# LSTM

## 依旧先构建Vocab！

In [16]:
import collections
import re

file_path = 'novel.txt'

def read_txt_file(file_path):
    with open(file_path, 'r') as f:
        lines = f.readlines()
    cleaned_lines = [
        re.sub('[^A-Za-z]+', ' ', line).strip().lower()
        for line in lines
    ]
    return cleaned_lines

lines = read_txt_file(file_path)

def tokenize(lines, token='word'):
    if token == 'word':
        return [line.split() for line in lines]
    elif token == 'char':
        return [list(line) for line in lines]
    else:
        raise ValueError(token)

def count_corpus(corpus):
    """
    统计语料中每个 token 出现的次数
    tokens:
        - 可以是 ['a', 'b', 'c']
        - 也可以是 [['a','b'], ['c','d']]
    返回：
        Counter({'a': 3, 'b': 2, ...})
    """
    all_tokens = []
    for line in corpus:          # 一行一行取
      for token in line.split():       # 行里一个个单词取
          all_tokens.append(token)


    return collections.Counter(all_tokens)

class Vocab:
    def __init__(self, tokens=None):
        """
        构建词表
        tokens: token 列表（可以是一维或二维）
        """
        if tokens is None:
            tokens = []

        # 1. 统计词频
        counter = count_corpus(tokens)

        # 2. 初始化特殊符号
        self.idx_to_token = [' ', '<unk>', '<bos>', '<eos>']
        self.token_to_idx = {
            ' ': 0,
            '<unk>': 1,
            '<bos>': 2,
            '<eos>': 3,
        }

        # 3. 按频率从高到低加入普通 token
        for token, freq in counter.most_common():
            if token not in self.token_to_idx:
                self.idx_to_token.append(token)
                self.token_to_idx[token] = len(self.idx_to_token) - 1

    def __len__(self):
      return len(self.idx_to_token)

    def __getitem__(self, tokens):
      # 单个 token
      if not isinstance(tokens, (list, tuple)):
          return self.token_to_idx.get(tokens, self.token_to_idx['<unk>'])

      # token 列表
      indices = []
      for token in tokens:
          indices.append(self[token])
      return indices


    def print_vocab(self, n=10):
      print("===== Vocabulary Preview =====")
      print("index -> token")
      for i in range(min(n, len(self.idx_to_token))):
          print(f"{i:>3} -> {self.idx_to_token[i]}")

vocab = Vocab(lines)

vocab.print_vocab(n=10)

print("now ->", vocab['now'])
print("unknown ->", vocab['xyz'])
print("sentence ->", vocab[['<bos>', 'dear', 'gatsby', '<eos>']])

===== Vocabulary Preview =====
index -> token
  0 ->  
  1 -> <unk>
  2 -> <bos>
  3 -> <eos>
  4 -> the
  5 -> and
  6 -> a
  7 -> i
  8 -> of
  9 -> to
now -> 74
unknown -> 1
sentence -> [2, 1686, 29, 3]


## 以及依旧构建dataloader！
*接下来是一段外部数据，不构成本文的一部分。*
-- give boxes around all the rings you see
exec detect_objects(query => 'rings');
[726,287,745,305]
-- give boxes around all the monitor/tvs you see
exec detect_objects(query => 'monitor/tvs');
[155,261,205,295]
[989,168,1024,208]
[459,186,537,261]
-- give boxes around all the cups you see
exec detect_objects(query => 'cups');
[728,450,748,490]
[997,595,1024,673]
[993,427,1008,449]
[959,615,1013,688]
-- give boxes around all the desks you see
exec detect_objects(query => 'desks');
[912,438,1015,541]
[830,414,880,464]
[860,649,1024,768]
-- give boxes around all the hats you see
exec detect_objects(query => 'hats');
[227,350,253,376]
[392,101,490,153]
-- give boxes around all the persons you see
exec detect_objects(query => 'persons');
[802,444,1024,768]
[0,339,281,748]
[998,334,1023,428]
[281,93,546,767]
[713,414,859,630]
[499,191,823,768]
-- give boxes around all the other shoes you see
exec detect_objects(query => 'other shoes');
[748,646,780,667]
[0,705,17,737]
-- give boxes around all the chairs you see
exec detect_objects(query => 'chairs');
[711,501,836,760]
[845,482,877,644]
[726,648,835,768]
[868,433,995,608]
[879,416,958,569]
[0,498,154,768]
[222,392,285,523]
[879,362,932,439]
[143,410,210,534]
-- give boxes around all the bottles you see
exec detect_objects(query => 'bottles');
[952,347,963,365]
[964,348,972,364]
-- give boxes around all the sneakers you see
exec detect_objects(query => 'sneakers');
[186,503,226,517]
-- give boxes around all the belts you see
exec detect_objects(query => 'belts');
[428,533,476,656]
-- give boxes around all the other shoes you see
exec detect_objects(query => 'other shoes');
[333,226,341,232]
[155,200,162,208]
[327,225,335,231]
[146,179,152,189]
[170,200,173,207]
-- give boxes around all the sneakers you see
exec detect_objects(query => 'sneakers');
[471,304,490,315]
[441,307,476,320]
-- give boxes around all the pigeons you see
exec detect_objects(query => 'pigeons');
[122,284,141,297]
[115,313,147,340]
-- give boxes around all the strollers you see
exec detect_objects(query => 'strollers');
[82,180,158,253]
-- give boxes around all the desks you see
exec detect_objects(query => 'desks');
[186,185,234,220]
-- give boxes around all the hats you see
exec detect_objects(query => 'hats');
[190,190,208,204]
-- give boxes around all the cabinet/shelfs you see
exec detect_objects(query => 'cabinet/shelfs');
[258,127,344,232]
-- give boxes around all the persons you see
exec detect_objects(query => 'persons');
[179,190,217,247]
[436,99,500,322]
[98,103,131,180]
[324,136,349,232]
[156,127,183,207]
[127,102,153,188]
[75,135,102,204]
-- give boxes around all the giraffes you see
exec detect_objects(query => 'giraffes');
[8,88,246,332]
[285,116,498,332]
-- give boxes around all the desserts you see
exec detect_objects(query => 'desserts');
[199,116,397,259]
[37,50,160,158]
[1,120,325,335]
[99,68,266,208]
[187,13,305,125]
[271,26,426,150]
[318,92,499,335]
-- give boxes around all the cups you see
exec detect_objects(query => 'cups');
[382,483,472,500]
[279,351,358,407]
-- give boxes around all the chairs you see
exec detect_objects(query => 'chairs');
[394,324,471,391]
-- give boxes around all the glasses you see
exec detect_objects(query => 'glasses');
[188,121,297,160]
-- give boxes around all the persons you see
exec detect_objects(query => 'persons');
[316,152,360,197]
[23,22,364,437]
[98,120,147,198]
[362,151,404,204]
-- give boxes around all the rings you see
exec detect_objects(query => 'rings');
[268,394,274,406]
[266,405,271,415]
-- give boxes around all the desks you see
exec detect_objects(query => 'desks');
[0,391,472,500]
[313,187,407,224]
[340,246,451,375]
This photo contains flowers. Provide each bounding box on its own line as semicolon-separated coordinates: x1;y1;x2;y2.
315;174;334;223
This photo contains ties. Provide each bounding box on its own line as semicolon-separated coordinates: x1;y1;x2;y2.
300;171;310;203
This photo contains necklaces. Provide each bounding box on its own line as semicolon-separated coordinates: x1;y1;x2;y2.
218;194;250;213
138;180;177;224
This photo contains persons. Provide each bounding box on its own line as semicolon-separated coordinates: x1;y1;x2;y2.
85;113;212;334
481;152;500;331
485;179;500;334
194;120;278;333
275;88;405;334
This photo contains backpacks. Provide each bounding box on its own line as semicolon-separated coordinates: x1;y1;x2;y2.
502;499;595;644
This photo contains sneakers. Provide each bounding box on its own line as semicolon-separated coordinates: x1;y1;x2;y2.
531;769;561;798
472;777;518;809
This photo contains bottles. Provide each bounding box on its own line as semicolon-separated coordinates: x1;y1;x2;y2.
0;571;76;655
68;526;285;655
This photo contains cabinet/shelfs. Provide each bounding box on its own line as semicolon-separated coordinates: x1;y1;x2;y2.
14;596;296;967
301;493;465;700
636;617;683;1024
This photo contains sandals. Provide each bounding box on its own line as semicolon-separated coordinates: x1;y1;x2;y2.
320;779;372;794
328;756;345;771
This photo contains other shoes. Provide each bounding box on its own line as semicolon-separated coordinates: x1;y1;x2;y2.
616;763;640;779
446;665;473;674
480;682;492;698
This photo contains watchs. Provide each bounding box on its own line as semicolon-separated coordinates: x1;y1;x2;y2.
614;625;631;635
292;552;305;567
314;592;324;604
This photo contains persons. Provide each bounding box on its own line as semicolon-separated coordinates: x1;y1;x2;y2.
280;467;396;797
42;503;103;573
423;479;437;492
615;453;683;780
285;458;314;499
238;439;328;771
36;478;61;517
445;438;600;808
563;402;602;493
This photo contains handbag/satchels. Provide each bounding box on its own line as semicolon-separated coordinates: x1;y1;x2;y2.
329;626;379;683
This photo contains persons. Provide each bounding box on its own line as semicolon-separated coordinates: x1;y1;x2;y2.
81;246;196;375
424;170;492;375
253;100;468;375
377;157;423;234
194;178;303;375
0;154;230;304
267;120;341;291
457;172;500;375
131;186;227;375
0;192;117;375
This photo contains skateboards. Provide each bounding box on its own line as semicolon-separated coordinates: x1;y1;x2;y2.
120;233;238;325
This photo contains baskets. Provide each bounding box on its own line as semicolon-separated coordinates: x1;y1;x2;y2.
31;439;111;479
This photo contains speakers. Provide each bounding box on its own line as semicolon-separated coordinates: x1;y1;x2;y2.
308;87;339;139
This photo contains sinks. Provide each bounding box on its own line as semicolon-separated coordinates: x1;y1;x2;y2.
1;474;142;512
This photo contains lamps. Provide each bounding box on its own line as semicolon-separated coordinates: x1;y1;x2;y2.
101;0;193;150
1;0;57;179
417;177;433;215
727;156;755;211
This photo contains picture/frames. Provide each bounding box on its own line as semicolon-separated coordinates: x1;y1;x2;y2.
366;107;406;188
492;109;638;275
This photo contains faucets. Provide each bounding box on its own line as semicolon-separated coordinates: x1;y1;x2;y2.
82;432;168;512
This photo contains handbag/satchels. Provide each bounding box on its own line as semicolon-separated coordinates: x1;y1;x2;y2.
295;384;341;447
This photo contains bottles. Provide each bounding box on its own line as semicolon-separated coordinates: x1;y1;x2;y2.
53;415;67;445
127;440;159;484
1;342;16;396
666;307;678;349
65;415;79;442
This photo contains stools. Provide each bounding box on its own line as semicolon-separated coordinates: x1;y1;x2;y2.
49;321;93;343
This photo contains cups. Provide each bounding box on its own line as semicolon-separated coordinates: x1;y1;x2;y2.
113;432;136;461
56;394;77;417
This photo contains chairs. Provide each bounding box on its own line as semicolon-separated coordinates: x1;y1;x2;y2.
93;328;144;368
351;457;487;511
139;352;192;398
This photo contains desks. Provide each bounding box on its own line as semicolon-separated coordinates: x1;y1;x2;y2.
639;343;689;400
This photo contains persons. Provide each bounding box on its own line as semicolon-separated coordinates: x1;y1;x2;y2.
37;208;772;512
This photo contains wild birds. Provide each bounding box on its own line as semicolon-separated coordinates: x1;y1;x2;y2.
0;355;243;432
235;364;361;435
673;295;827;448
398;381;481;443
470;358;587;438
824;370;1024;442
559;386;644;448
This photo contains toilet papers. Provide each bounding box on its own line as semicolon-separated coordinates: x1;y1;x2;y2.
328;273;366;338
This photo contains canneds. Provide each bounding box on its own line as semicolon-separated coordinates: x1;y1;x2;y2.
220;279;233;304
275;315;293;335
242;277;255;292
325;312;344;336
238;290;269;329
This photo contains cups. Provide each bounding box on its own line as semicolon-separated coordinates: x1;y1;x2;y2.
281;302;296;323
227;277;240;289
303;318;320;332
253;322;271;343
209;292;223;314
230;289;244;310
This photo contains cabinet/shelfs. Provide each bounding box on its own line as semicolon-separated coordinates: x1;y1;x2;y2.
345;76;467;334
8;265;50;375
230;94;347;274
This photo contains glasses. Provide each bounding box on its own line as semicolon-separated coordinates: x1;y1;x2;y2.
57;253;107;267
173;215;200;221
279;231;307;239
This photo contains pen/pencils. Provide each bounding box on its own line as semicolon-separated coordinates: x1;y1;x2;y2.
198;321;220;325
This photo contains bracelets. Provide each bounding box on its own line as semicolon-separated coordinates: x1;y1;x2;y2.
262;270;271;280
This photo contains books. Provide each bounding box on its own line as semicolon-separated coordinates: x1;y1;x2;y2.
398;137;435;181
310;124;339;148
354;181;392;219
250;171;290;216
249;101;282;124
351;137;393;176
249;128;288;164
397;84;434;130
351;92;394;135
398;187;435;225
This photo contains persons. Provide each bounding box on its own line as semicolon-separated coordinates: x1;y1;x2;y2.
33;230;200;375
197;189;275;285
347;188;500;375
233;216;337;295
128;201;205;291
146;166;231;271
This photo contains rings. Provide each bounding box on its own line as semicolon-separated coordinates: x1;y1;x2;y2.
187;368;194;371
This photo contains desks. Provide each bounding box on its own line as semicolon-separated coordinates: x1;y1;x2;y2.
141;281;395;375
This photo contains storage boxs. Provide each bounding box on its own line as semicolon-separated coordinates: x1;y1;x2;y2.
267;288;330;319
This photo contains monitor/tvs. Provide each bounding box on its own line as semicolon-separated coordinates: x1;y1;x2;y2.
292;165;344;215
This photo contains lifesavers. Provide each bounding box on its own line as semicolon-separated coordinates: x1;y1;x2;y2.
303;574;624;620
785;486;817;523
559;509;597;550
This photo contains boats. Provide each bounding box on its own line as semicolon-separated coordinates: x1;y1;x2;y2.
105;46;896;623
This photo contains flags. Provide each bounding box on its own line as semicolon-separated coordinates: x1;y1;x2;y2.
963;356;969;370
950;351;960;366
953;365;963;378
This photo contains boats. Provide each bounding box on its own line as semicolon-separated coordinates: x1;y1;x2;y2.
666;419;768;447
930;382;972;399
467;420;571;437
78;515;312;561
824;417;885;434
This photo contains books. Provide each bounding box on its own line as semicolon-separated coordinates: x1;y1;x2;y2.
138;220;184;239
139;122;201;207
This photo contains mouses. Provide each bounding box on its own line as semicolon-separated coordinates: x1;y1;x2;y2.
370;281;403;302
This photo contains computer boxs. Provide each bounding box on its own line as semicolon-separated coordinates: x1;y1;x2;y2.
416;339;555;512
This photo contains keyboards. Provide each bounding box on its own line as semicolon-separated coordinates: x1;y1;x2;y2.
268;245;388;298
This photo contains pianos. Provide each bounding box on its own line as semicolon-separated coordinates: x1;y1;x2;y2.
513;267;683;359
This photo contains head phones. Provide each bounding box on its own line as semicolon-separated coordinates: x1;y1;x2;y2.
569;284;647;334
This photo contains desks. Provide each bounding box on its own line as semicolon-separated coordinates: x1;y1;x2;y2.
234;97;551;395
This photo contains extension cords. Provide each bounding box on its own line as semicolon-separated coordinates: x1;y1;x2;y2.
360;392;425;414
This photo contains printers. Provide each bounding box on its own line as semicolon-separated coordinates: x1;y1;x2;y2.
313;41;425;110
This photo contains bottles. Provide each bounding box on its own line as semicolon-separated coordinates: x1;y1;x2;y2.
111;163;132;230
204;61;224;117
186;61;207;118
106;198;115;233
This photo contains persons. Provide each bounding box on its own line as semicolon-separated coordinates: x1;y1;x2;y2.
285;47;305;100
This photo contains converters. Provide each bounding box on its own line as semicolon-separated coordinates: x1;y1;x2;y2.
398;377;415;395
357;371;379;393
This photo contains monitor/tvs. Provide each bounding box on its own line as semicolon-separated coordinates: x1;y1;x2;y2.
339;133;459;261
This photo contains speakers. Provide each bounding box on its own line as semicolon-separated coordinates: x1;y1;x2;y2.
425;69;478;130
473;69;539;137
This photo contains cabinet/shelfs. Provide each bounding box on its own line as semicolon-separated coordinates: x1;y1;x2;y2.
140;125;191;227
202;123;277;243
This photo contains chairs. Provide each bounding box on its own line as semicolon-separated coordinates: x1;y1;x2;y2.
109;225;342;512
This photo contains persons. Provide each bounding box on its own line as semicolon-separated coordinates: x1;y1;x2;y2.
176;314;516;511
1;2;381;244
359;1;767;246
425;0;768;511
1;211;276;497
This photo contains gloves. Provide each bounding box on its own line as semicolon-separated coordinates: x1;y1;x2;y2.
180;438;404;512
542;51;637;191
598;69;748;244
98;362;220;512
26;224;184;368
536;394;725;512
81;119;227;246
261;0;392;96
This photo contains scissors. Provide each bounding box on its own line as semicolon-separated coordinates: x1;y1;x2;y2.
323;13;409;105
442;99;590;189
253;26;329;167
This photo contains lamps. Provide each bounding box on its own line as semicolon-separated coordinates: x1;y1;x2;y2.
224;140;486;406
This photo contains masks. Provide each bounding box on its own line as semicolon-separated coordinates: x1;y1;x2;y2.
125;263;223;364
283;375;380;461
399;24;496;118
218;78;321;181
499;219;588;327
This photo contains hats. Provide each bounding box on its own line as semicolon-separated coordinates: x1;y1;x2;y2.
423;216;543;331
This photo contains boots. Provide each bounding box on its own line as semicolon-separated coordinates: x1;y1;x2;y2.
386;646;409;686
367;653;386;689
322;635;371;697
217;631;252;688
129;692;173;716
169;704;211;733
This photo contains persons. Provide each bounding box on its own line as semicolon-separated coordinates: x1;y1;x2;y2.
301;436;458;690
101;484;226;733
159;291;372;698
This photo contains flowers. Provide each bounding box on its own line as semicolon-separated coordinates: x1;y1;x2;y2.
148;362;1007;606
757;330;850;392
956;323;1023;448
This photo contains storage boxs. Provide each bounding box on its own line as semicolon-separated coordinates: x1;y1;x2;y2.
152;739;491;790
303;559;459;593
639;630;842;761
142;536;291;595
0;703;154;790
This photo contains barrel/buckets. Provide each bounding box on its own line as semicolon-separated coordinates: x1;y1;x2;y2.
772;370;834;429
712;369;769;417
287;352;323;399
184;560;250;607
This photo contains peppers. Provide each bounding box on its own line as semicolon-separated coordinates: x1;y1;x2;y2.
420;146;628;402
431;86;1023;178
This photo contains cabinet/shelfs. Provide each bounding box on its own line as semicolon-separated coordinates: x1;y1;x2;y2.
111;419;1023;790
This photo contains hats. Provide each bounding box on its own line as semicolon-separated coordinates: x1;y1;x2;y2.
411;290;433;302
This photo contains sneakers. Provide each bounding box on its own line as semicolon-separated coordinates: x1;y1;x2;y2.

！

In [17]:
import torch
def build_corpus_ids(lines, vocab):
    # 把text转为数字
    words = []
    for line in lines:
        if line.strip():
            words += line.split()
    return torch.tensor([vocab[w] for w in words], dtype=torch.long)


def train_iter_sequential_simple(corpus_ids, batch_size, num_steps, device='cpu'):
    corpus_ids = corpus_ids.to(device)
    N = corpus_ids.numel()
    assert N > batch_size * (num_steps + 1), "语料太短，batch_size*num_steps 太大了"

    # 截断到能整除 batch_size
    n = (N - 1) // batch_size * batch_size
    Xs = corpus_ids[:n].reshape(batch_size, -1)
    Ys = corpus_ids[1:n+1].reshape(batch_size, -1)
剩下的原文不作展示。